My interest in applied geochemistry is focused on the link between terrestrial, limnic, and marine systems. My research includes the export of metals from the terrestrial environment into surface waters, their fate along the watercourse, and subsequently, their impact on the receiving system. Multi-element geochemical studies of element concentrations, mobility, and isotope composition within the different environments reveal their source and behavior. I would like to add to a clear understanding of the geochemical processes taking place in the terrestrial and hydrological cycle. I believe it is essential to understand chemical weathering of minerals as it is the fundament that replenishes the soil mineral nutrient reserve and ultimately nourishes terrestrial and aquatic ecosystems. Ongoing changes in climate and land use are expected to impact the mineral nutrient cycling and the mineral nutrient export to rivers. I think an analytical approach combining isotope geochemistry with pedology, geology, and biogeochemistry will improve the knowledge about the complex interacting of (a)biotic processes involved in mineral weathering.

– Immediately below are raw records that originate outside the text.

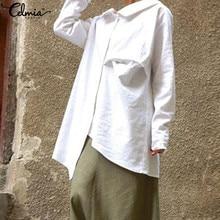 S-5XL Women Vintage Full Sleeve Pleated Blouse Celmia 2019 Autumn Casual Lapel Loose Buttons Tops Cotton Solid Shirt Long Blusas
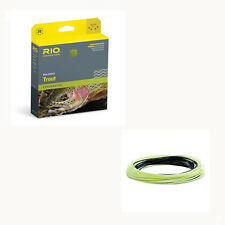 Rio Avid 24 ft Sinking Tip Fly Line, New - with Free Shipping & Free Backing!!!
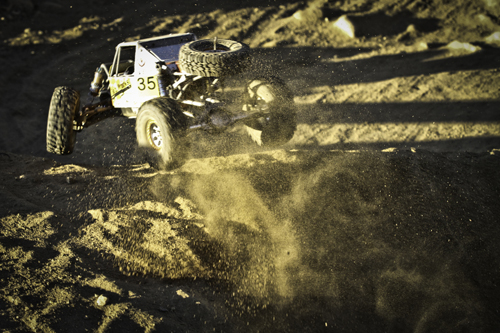u4rc-rock-racing-dec-2016-44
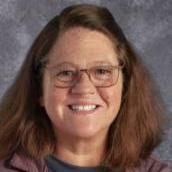 Annette True's Profile Photo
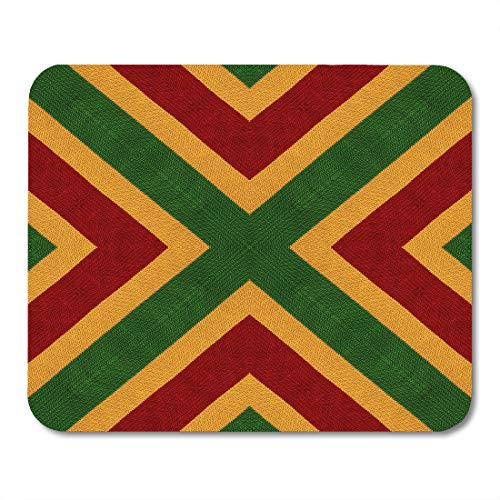 Emvency Mouse Pads Reggae Colors Flag Crochet Knitted Top View Collage Mirror Reflection Kaleidoscope Montage for Plaid Mouse pad Mats 9.5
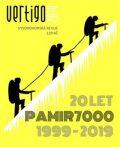Vertigo 2019 - Vysokohorská revue - kol.,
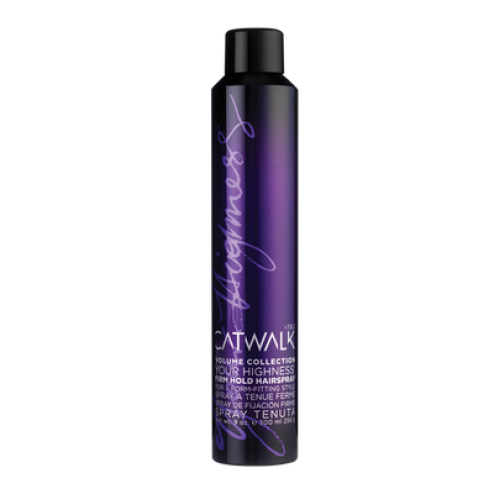 TIGI Catwalk Firm Hold Hairspray 55%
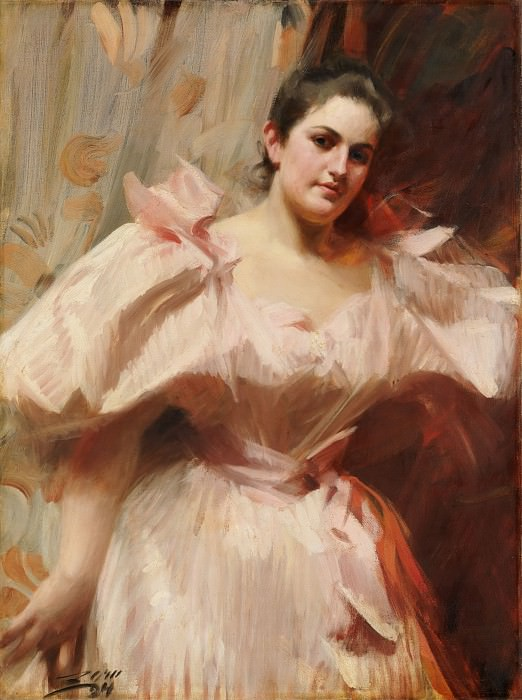 Frieda Schiff (1876–1958), Later Mrs. Felix M. Warburg. Anders Zorn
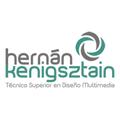Freelancer Hernán K.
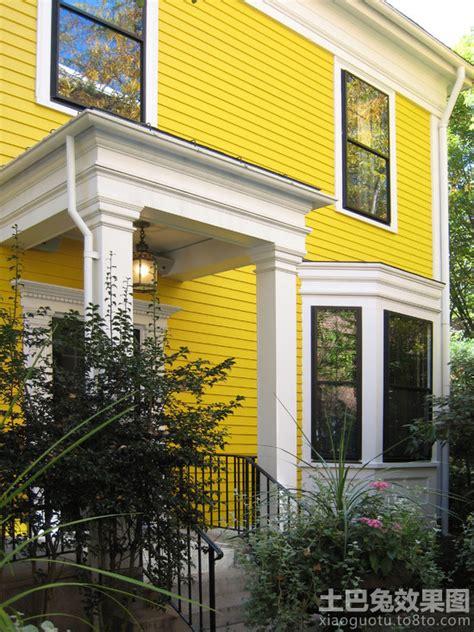 yellow color home design 别墅外墙涂料效果图 土巴兔装修效果图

My scientific background includes the detailed knowledge of stable isotope systems in our environment. As Ph.D. student (Luleå University of Technology, 2019) I focused on the characterization of Fe isotope ratios from the source (e.g., soils), along the river course, through the estuaries, and into the adjacent sea. Iron is a key component for understanding water quality and biogeochemical processes. I documented and interpreted the variation of Fe phases in response to seasonal differences in hydrology. As Research Associate (Earth Observatory of Singapore 2019-2020) I analyzed and interpreted d18O, d2H, and d34S stable isotope variations in evaporation and precipitation samples to understand the driving mechanisms of spatial and temporal variations in tropical regions. Such knowledge will help to interpret past climate archives and understand regional to global climate dynamics, which can be used to predict future scenarios, particularly water resource sustainability.